[Available data]

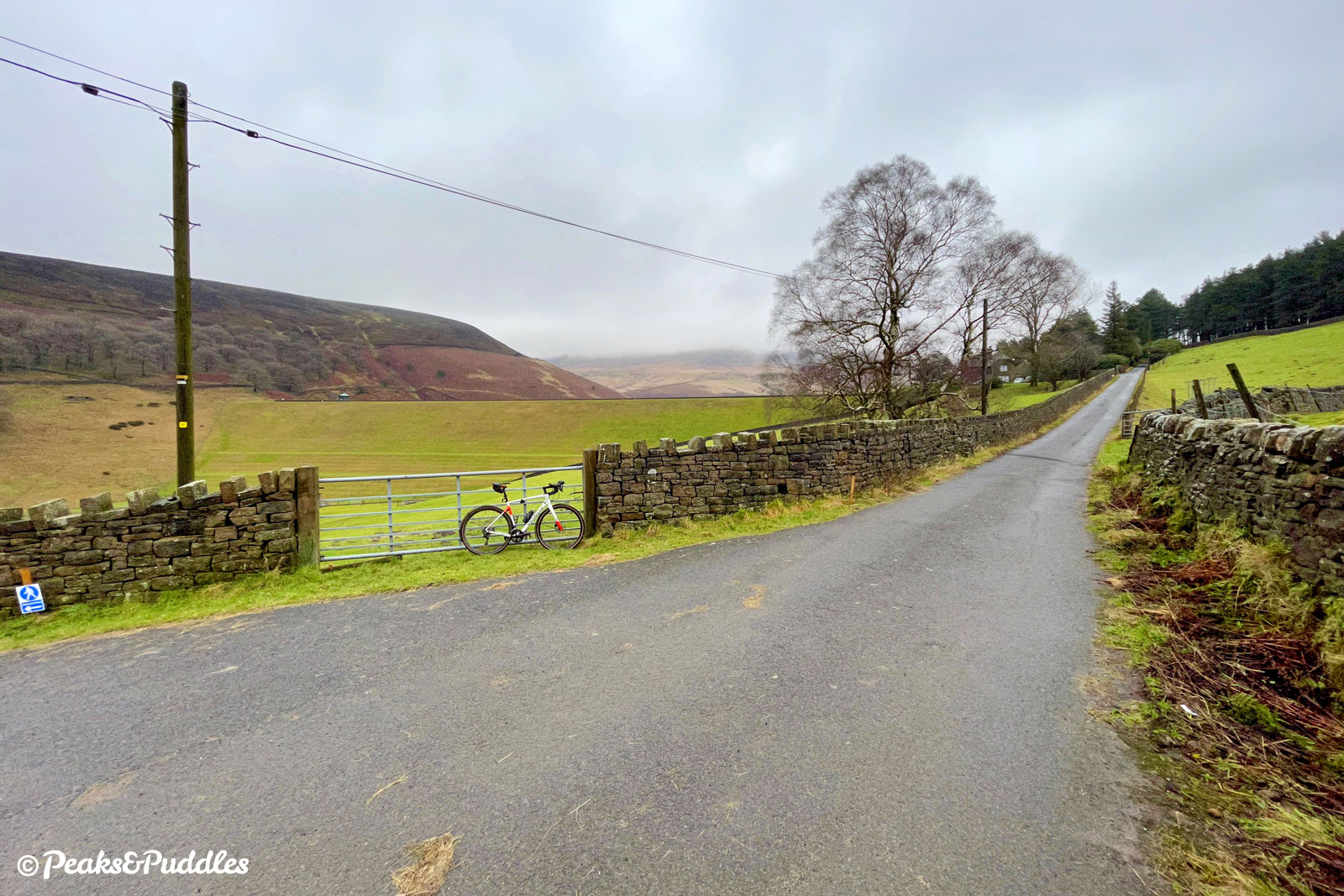 The lane ahead now truly is private, but at this crossroads of sorts bridleways join from either side for more challenging off-road adventures.
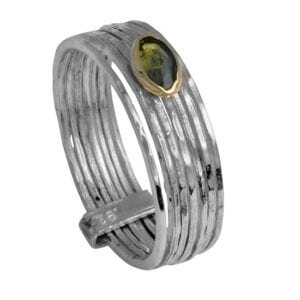 Beautiful silver and gold ring set with Peridot gem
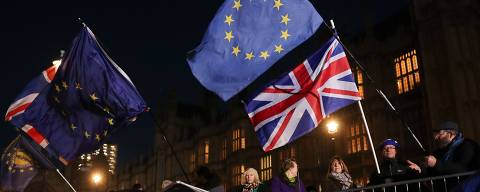 Anti-brexit campaigners wave Union and EU flags outside the Houses of Parliament in central London on December 12, 2018. - British Prime Minister Theresa May vowed to fight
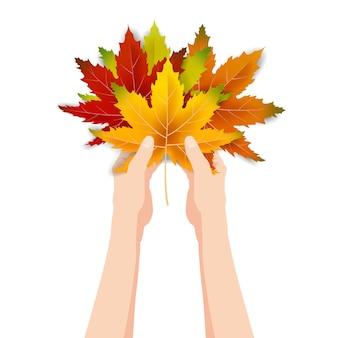 Handen houden kleurrijke herfstbladeren helder boeket herfst, bloemen. hallo herfst belettering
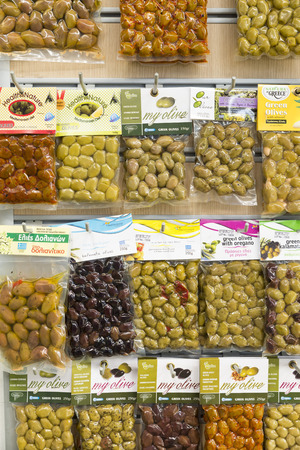 grocer: ATHENS, GREECE - OCTOBER 27, 2015: Many varieties of olives packaged for sale in a food shop in the Plaka district Editorial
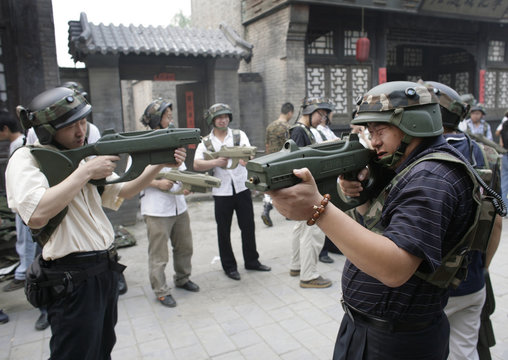 """Customers of Xuelang Outdoor Sports Club use laser guns during a """"Counter-Strike"""" game in Beijing"""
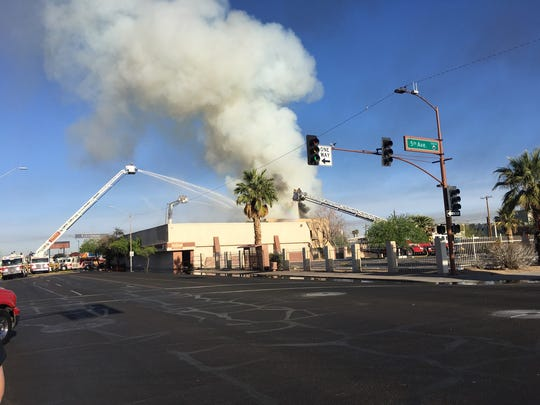 A fire broke out in a vacant building neat 5th Avenue and Van Buren Street in Phoenix on April 19, 2018.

[/Available data]

▶ Task requirements:
The result should hold only the lines from the line with "of Xuelang Outdoor" through the final line of the records above, copied exactly, with pictures left out.

▶ Task result:
 """Customers of Xuelang Outdoor Sports Club use laser guns during a """"Counter-Strike"""" game in Beijing"""
 A fire broke out in a vacant building neat 5th Avenue and Van Buren Street in Phoenix on April 19, 2018.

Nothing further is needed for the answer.